Правда, во всех фото моей мамы было одно особое, сохранившееся место — ясность ее глаз. Тогда это был не более чем чисто физический блеск, фотографический след голубовато-зеленого цвета ее зрачков. Но и это свечение уже наводило на размышления, ведущие к сущностному тождеству, к обретению гения любимого лица. Каждое из этих фото, сколь бы несовершенны они ни были, выявляло определенное чувство, которое она, должно быть, испытывала всякий раз, когда «давала себя» снять, мама именно «соглашалась» быть сфотографированной, боясь, как бы отказ не превратился в «позицию». Она с честью выдерживала это испытание, располагаясь перед объективом (неизбежный акт) сдержанно (но без принужденной театральности, наигранной умильности или недовольства). Ибо она всегда умела заместить моральную ценность высшей ценностью — учтивостью. Она не вступала в борьбу со своим изображением, как я со своим: она просто не измышляла себя.

28

Один в квартире, где она незадолго до этого умерла, я продолжал одну за другой разглядывать при свете лампы фотографии моей мамы, постепенно поднимаясь с ней по течению времени в поисках истины лица, которое я любил. И я нашел ее. Снимок был очень старым. Наклеенный на картон, с обломившимися углами и выцветшей печатью, сделанной с помощью сепии — на нем с трудом можно было разобрать двух детей, стоявших рядом с деревянным мостиком в Зимнем Саду со стеклянным потолком. Маме (это был 1898 год) было тогда пять лет, ее брату — семь. На фото он опирается на перила моста, вытянув руку вдоль него, а она, меньше его ростом, стоит чуть дальше и изображена в анфас. Чувствуется, фотограф говорил ей: «Подойди ближе, чтобы тебя было лучше видно» — и она неловким жестом соединила руки, держа одной другую за палец, как часто делают дети. Брат и сестра, которых (мне было известно об этом) сблизила размолвка между родителями, — им через некоторое время предстоял развод, — позировали одни, друг рядом с другом, в просвете между листвой и тепличными пальмами (это было в доме в городке Шеневьер-на-Марне, в котором родилась моя мама).

Я присмотрелся к маленькой девочке и, наконец-то, обнаружил в ней свою маму.
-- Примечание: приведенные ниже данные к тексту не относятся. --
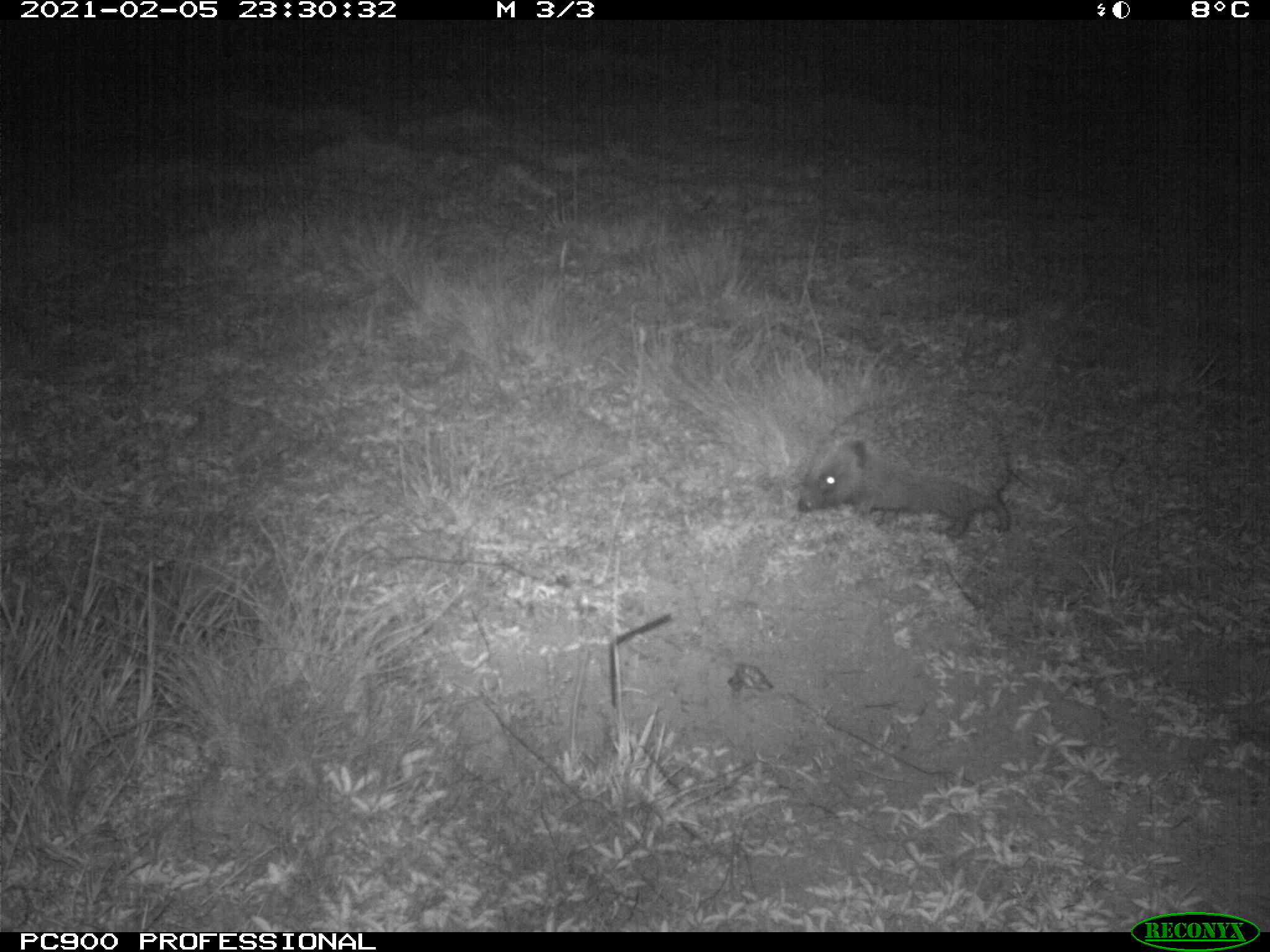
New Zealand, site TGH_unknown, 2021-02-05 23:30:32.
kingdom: Animalia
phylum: Chordata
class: Mammalia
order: Eulipotyphla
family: Erinaceidae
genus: Erinaceus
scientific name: Erinaceus europaeus europaeus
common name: european hedgehog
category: hedgehog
Не-замутненность ее лица, неловкое положение рук; поза, которую она покорно, не красуясь, но и не изображая стеснение, приняла; выражение ее лица, которое, как Добро отличается от Зла, отличало ее от истеричной девочки, жеманной куклы, разыгрывающей из себя взрослую, — все это составило фигуру суверенной невинности (если брать слово «невинность» в его этимологическом значении: «Я не умею причинять вред»), превратило позу на фотографии в невыносимый парадокс, который ей всю свою жизнь тем не менее удавалось выносить: в утверждение кротости. На этой детской фотографии я увидел ту доброту, которая сформировала ее существо сразу же и навсегда, доброту, которую она ни от кого не унаследовала. Да и каким образом подобная доброта могла исходить от ее далеких от совершенства родителей, которые к тому же не любили ее, короче говоря, от семьи? Ее доброта как раз находилась «вне игры», она не принадлежала никакой системе, располагаясь, как минимум, на границе морали (например, евангельской); я не мог бы определить ее лучше, чем с помощью (среди прочих) такой черты: за всю нашу совместную жизнь она не сделала мне ни одного замечания. Это частное обстоятельство — каким бы абстрактным оно ни казалось по отношению к снимку — присутствовало тем не менее в выражении лица, которое было у нее на только что обнаруженной фотографии. «Никакого подлинного образа — просто образ» («Pas une image juste, juste une image»), говорит Годар. Но моя печаль хотела подлинного образа, просто образа, который был бы подлинным. И таким образом стала для меня Фотография в Зимнем Саду.